• Problem requirements: Omit all pictures, then retype the data exactly as given.

-- start Provided information --

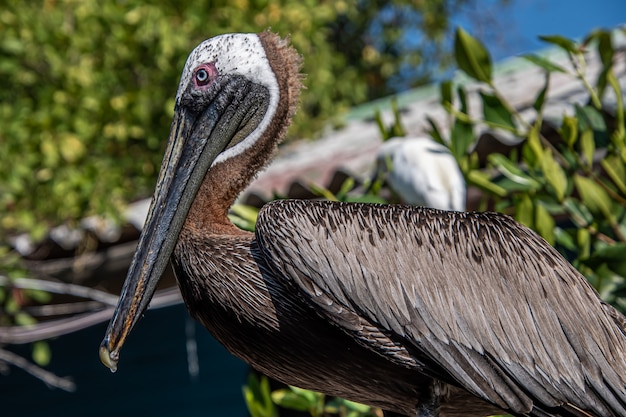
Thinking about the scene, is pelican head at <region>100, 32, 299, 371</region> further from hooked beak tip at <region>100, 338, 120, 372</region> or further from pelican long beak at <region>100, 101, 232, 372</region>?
hooked beak tip at <region>100, 338, 120, 372</region>

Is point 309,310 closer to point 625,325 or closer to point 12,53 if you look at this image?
point 625,325

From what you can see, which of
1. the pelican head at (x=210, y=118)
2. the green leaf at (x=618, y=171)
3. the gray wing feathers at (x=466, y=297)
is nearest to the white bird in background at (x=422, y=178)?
the green leaf at (x=618, y=171)

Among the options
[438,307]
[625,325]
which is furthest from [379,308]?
[625,325]

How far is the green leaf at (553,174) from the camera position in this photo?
2346 mm

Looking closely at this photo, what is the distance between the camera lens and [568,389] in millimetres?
1772

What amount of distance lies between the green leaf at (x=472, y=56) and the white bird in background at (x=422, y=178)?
39.4 inches

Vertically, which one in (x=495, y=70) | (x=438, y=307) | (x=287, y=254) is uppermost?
(x=287, y=254)

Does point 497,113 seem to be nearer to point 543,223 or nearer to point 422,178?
point 543,223

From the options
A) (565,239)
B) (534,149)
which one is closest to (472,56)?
(534,149)

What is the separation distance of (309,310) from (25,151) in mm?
2899

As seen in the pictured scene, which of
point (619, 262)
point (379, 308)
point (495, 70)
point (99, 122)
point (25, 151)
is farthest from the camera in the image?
point (495, 70)

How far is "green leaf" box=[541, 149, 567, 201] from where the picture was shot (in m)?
2.35

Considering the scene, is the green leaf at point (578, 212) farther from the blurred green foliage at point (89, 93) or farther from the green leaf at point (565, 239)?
the blurred green foliage at point (89, 93)

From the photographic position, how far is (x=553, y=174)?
7.75 ft
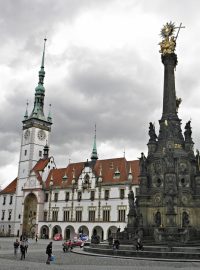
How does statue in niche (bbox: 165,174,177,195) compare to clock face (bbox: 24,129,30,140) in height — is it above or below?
below

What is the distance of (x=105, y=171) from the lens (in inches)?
2936

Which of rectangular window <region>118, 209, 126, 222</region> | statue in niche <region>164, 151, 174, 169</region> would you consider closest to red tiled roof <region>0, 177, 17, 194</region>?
rectangular window <region>118, 209, 126, 222</region>

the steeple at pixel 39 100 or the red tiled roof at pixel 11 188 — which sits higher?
the steeple at pixel 39 100

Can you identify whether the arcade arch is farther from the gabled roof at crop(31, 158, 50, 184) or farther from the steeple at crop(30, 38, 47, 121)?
the steeple at crop(30, 38, 47, 121)

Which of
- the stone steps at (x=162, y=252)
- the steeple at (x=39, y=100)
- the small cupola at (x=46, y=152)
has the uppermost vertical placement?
the steeple at (x=39, y=100)

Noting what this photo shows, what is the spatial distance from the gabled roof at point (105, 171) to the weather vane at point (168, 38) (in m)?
31.3

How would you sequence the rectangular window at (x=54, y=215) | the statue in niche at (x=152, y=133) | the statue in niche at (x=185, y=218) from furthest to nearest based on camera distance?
the rectangular window at (x=54, y=215)
the statue in niche at (x=152, y=133)
the statue in niche at (x=185, y=218)

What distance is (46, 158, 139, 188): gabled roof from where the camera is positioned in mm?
70375

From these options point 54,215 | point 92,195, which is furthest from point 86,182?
point 54,215

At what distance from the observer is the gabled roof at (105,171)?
70.4 metres

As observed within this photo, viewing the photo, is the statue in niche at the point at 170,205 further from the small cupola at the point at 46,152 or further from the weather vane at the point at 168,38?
the small cupola at the point at 46,152

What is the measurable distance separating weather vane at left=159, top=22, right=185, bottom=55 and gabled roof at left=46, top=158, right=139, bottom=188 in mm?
31255

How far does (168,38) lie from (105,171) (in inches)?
1493

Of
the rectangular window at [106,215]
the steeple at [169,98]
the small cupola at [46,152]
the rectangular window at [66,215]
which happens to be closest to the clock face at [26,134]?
the small cupola at [46,152]
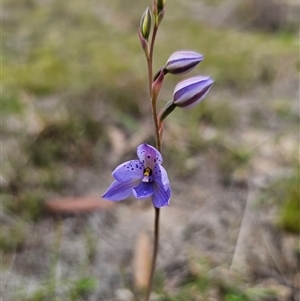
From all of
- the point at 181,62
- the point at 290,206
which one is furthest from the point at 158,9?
the point at 290,206

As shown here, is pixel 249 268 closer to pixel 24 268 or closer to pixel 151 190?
pixel 151 190

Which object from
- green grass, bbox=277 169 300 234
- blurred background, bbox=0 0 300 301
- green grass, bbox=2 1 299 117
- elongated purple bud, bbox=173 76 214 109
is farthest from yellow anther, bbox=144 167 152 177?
green grass, bbox=2 1 299 117

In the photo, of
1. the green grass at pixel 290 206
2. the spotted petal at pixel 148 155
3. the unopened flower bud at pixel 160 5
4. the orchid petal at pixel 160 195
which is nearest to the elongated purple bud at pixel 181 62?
the unopened flower bud at pixel 160 5

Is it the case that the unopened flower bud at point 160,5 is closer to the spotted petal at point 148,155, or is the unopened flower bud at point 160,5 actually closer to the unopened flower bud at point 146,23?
the unopened flower bud at point 146,23

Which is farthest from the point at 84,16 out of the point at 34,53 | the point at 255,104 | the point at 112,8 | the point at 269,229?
the point at 269,229

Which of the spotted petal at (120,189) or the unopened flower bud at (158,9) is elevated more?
the unopened flower bud at (158,9)

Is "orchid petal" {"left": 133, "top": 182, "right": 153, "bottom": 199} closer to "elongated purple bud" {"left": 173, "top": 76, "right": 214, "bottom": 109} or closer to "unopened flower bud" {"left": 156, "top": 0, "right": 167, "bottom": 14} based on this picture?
"elongated purple bud" {"left": 173, "top": 76, "right": 214, "bottom": 109}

-- end Provided information --

• Written response:
Thinking about the scene, is pelican head at <region>100, 32, 299, 371</region> further from hooked beak tip at <region>100, 338, 120, 372</region> or further from pelican long beak at <region>100, 101, 232, 372</region>?
hooked beak tip at <region>100, 338, 120, 372</region>

Is point 309,310 closer to point 625,325 or closer to point 12,53 if you look at this image?
point 625,325

From what you can see, which of
1. the pelican head at (x=210, y=118)
2. the green leaf at (x=618, y=171)
3. the gray wing feathers at (x=466, y=297)
is nearest to the white bird in background at (x=422, y=178)?
the green leaf at (x=618, y=171)

Among the options
[438,307]
[625,325]
which is furthest from [379,308]?
[625,325]

How far is the green leaf at (553,174) from the camera position in this photo?
2346 mm

Looking closely at this photo, what is the distance between the camera lens and [568,389] in millimetres?
1772

What amount of distance lies between the green leaf at (x=472, y=56) and the white bird in background at (x=422, y=178)?
39.4 inches

Vertically, which one in (x=495, y=70) | (x=438, y=307) | (x=287, y=254) is uppermost?
(x=287, y=254)

Does point 497,113 seem to be nearer to point 543,223 or nearer to point 422,178?
point 543,223

From the options
A) (565,239)
B) (534,149)
which one is closest to (472,56)?
(534,149)

What is the separation distance of (309,310) from (25,151) in mm?
2899

As seen in the pictured scene, which of
point (619, 262)
point (379, 308)
point (495, 70)
point (99, 122)
point (25, 151)
is farthest from the camera in the image?
point (495, 70)

How far is "green leaf" box=[541, 149, 567, 201] from where the picture was shot (in m)?
2.35

Considering the scene, is the green leaf at point (578, 212) farther from the blurred green foliage at point (89, 93) or farther from the green leaf at point (565, 239)?
the blurred green foliage at point (89, 93)

From the photographic position, how far is (x=553, y=174)?
7.75 ft
How does statue in niche (bbox: 165,174,177,195) compare to clock face (bbox: 24,129,30,140) in height — is it above or below?
below

What is the distance of (x=105, y=171) from the lens (in inches)?
2936

Which of rectangular window <region>118, 209, 126, 222</region> | statue in niche <region>164, 151, 174, 169</region> would you consider closest to red tiled roof <region>0, 177, 17, 194</region>?
rectangular window <region>118, 209, 126, 222</region>

the steeple at pixel 39 100 or the red tiled roof at pixel 11 188 — which sits higher?
the steeple at pixel 39 100

Can you identify whether the arcade arch is farther from the gabled roof at crop(31, 158, 50, 184) or farther from the steeple at crop(30, 38, 47, 121)?
the steeple at crop(30, 38, 47, 121)

Which of
- the stone steps at (x=162, y=252)
- the steeple at (x=39, y=100)
- the small cupola at (x=46, y=152)
has the uppermost vertical placement?
the steeple at (x=39, y=100)

Noting what this photo shows, what is the spatial distance from the gabled roof at point (105, 171) to the weather vane at point (168, 38) (in m)?
31.3

How would you sequence the rectangular window at (x=54, y=215) | the statue in niche at (x=152, y=133) | the statue in niche at (x=185, y=218) from furthest to nearest based on camera distance?
the rectangular window at (x=54, y=215)
the statue in niche at (x=152, y=133)
the statue in niche at (x=185, y=218)

What distance is (46, 158, 139, 188): gabled roof from where the camera is positioned in mm?
70375

From these options point 54,215 | point 92,195, which is furthest from point 86,182?
point 54,215

At what distance from the observer is the gabled roof at (105,171)?
70.4 metres

As observed within this photo, viewing the photo, is the statue in niche at the point at 170,205 further from the small cupola at the point at 46,152 or further from the weather vane at the point at 168,38?
the small cupola at the point at 46,152

What is the measurable distance separating weather vane at left=159, top=22, right=185, bottom=55 and gabled roof at left=46, top=158, right=139, bottom=188 in mm?
31255

How far does (168,38) lie from (105,171) (in inches)?
1493

Of
the rectangular window at [106,215]
the steeple at [169,98]
the small cupola at [46,152]
the rectangular window at [66,215]
which happens to be closest to the clock face at [26,134]?
the small cupola at [46,152]
From all of
- the point at 181,62
- the point at 290,206
which one is furthest from the point at 158,9?
the point at 290,206

As shown here, is pixel 249 268 closer to pixel 24 268 or closer to pixel 151 190?
pixel 151 190

Which object from
- green grass, bbox=277 169 300 234
- blurred background, bbox=0 0 300 301
- green grass, bbox=2 1 299 117
- elongated purple bud, bbox=173 76 214 109
is farthest from yellow anther, bbox=144 167 152 177?
green grass, bbox=2 1 299 117

In the photo, of
1. the green grass at pixel 290 206
2. the spotted petal at pixel 148 155
3. the unopened flower bud at pixel 160 5
4. the orchid petal at pixel 160 195
which is nearest to the elongated purple bud at pixel 181 62?
the unopened flower bud at pixel 160 5

Is it the case that the unopened flower bud at point 160,5 is closer to the spotted petal at point 148,155, or is the unopened flower bud at point 160,5 actually closer to the unopened flower bud at point 146,23?
the unopened flower bud at point 146,23

Which is farthest from the point at 84,16 out of the point at 34,53 | the point at 255,104 | the point at 112,8 | the point at 269,229?
the point at 269,229

Which of the spotted petal at (120,189) or the unopened flower bud at (158,9) is elevated more?
the unopened flower bud at (158,9)

Is "orchid petal" {"left": 133, "top": 182, "right": 153, "bottom": 199} closer to "elongated purple bud" {"left": 173, "top": 76, "right": 214, "bottom": 109} or closer to "unopened flower bud" {"left": 156, "top": 0, "right": 167, "bottom": 14} based on this picture?
"elongated purple bud" {"left": 173, "top": 76, "right": 214, "bottom": 109}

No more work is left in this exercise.